* **The problem**
Starting at the line that contains "Examining this image, does" and ending at the last line of the material, write those lines out again with "dark shoe" switched to "black shoe" and nothing else changed.

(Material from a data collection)
- - -
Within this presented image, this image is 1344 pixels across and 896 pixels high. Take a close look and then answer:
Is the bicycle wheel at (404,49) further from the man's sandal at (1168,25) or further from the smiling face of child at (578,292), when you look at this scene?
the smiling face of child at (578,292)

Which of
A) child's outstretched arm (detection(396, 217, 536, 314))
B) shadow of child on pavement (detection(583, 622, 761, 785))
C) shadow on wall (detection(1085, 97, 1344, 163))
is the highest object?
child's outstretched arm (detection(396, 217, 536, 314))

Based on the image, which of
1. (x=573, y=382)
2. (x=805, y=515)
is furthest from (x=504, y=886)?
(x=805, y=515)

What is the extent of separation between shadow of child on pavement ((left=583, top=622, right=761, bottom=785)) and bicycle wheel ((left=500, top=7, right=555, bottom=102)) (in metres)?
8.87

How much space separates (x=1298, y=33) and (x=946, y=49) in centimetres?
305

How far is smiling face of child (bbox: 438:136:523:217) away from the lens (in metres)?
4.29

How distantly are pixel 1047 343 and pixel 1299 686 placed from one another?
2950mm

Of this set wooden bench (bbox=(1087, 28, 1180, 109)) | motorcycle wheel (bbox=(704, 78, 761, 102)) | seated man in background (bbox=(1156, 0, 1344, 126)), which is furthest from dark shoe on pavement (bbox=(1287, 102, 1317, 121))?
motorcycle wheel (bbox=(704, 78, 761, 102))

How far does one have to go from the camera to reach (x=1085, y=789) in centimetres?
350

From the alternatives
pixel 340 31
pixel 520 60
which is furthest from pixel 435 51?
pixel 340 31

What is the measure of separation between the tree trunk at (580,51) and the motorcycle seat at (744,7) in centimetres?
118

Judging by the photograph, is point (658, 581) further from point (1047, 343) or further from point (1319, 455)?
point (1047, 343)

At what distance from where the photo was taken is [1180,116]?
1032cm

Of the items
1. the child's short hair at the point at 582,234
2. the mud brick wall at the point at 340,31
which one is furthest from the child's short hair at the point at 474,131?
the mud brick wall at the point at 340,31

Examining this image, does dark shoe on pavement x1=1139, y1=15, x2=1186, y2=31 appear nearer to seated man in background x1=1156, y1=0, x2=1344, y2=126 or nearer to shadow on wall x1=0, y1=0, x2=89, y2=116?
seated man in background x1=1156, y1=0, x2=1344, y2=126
- - -
* **Exercise solution**
Examining this image, does black shoe on pavement x1=1139, y1=15, x2=1186, y2=31 appear nearer to seated man in background x1=1156, y1=0, x2=1344, y2=126 or nearer to shadow on wall x1=0, y1=0, x2=89, y2=116?
seated man in background x1=1156, y1=0, x2=1344, y2=126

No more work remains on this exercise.